> [AVAILABLE RECORDS]:
================

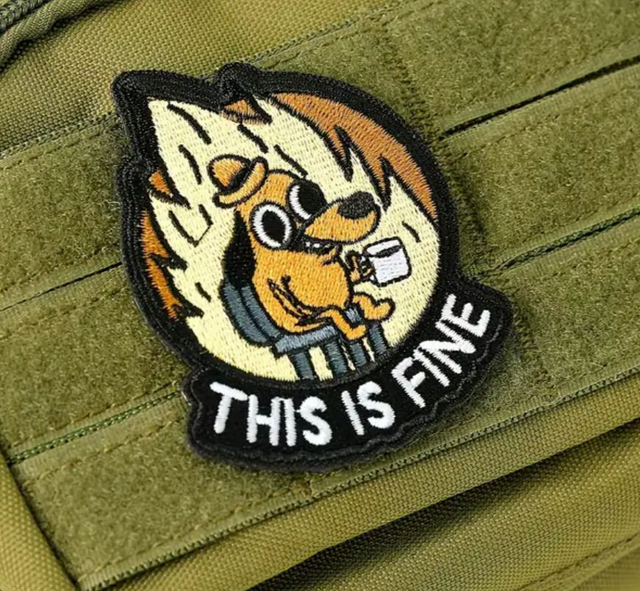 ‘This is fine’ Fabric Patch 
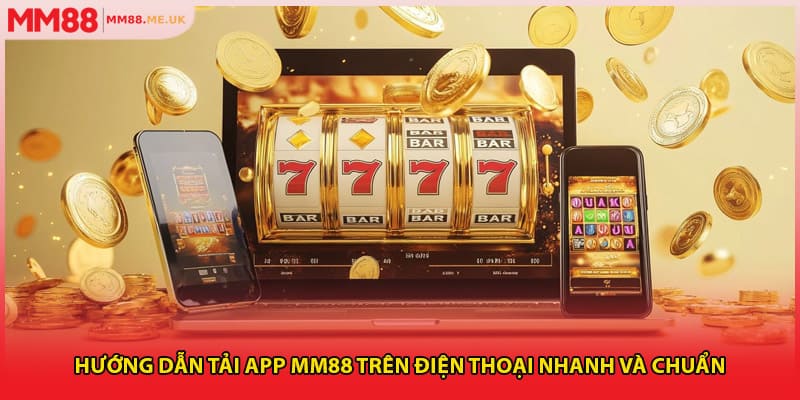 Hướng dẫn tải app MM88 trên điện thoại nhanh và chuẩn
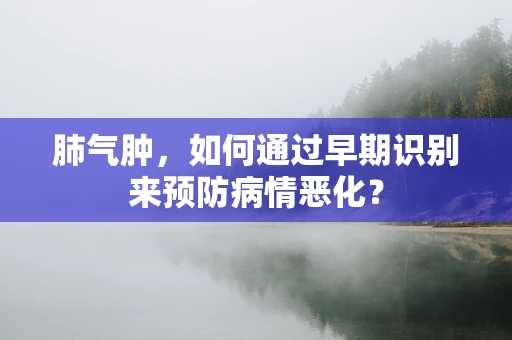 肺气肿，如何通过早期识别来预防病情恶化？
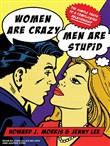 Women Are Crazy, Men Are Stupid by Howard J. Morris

================

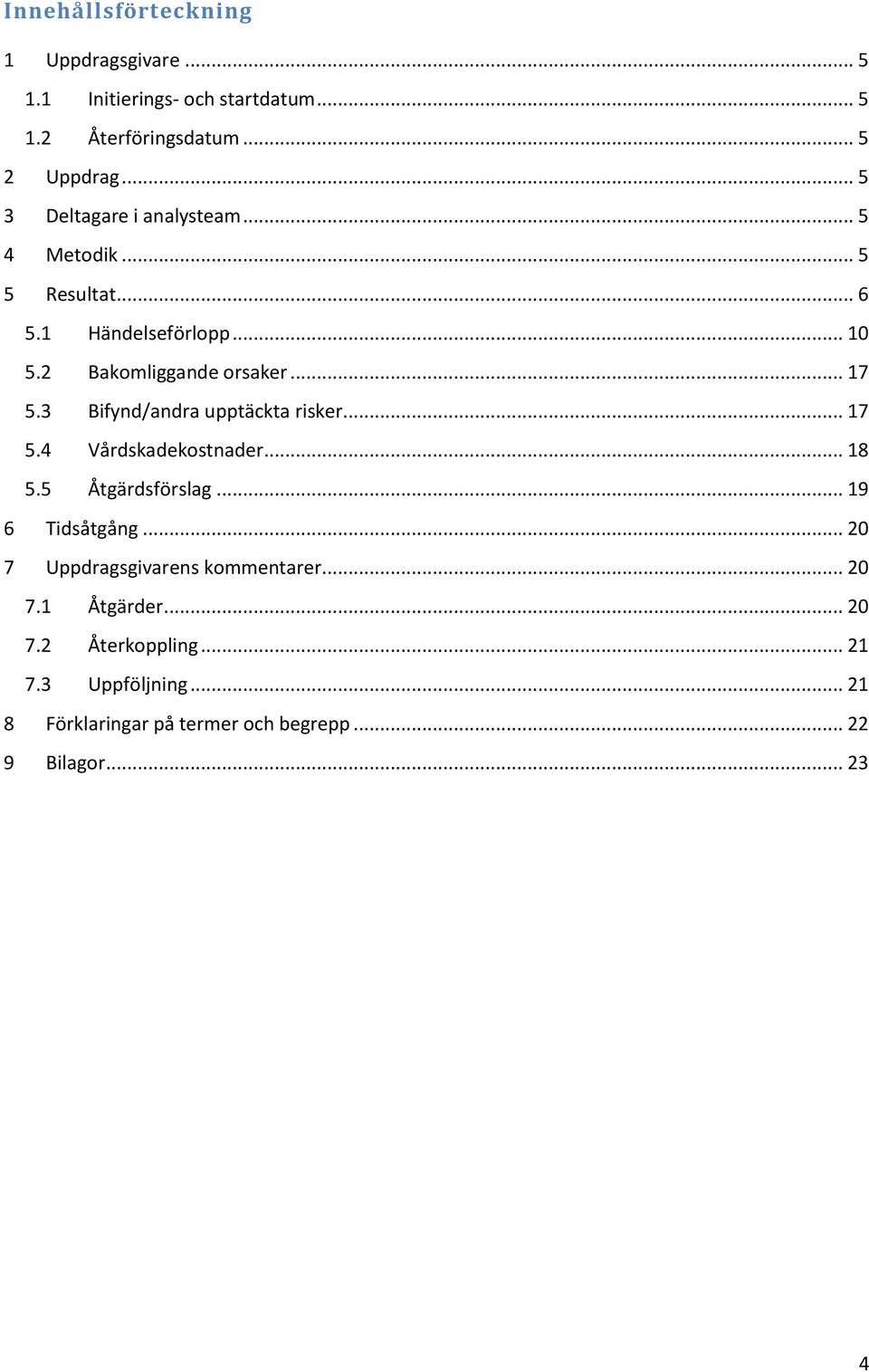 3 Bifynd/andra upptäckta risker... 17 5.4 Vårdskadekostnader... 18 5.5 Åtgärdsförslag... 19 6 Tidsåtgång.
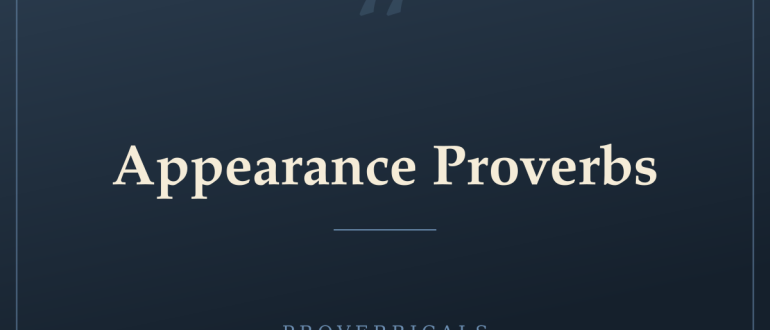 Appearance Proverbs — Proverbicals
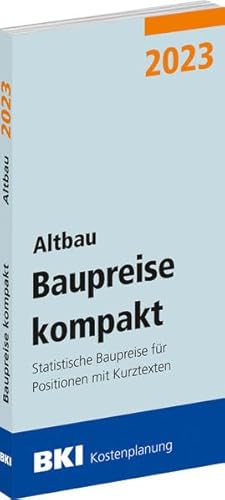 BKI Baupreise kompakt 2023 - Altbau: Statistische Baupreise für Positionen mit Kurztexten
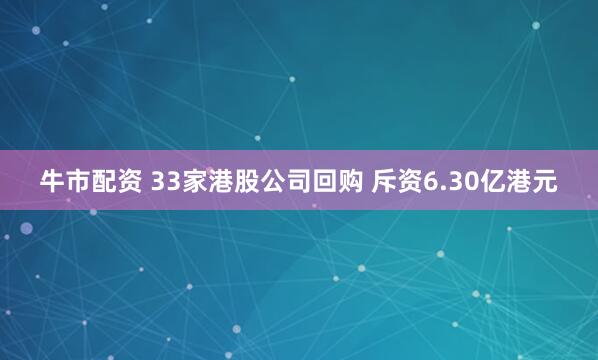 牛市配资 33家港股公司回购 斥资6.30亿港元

================

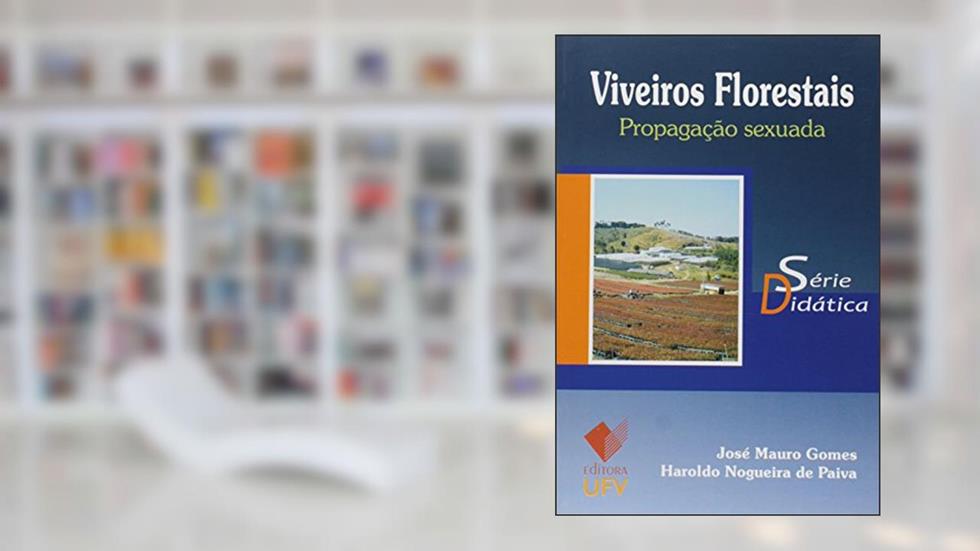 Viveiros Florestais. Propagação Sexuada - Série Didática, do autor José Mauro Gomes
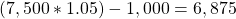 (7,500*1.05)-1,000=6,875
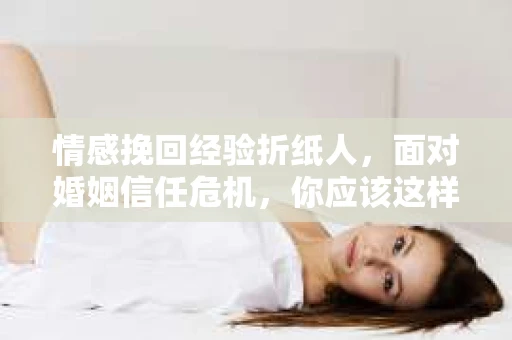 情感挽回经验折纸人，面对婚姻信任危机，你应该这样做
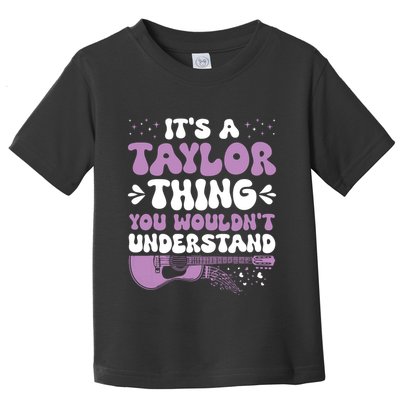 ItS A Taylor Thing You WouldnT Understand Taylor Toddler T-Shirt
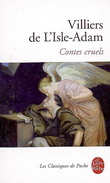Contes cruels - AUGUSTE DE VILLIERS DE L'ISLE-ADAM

================

All that should appear in the answer is the lines above from the line with "3 Bifynd/andra upptäckta" through the line with "牛市配资 33家港股公司回购 斥资6.30亿港元", retyped exactly, pictures left out.

 3 Bifynd/andra upptäckta risker... 17 5.4 Vårdskadekostnader... 18 5.5 Åtgärdsförslag... 19 6 Tidsåtgång.
 Appearance Proverbs — Proverbicals
 BKI Baupreise kompakt 2023 - Altbau: Statistische Baupreise für Positionen mit Kurztexten
 牛市配资 33家港股公司回购 斥资6.30亿港元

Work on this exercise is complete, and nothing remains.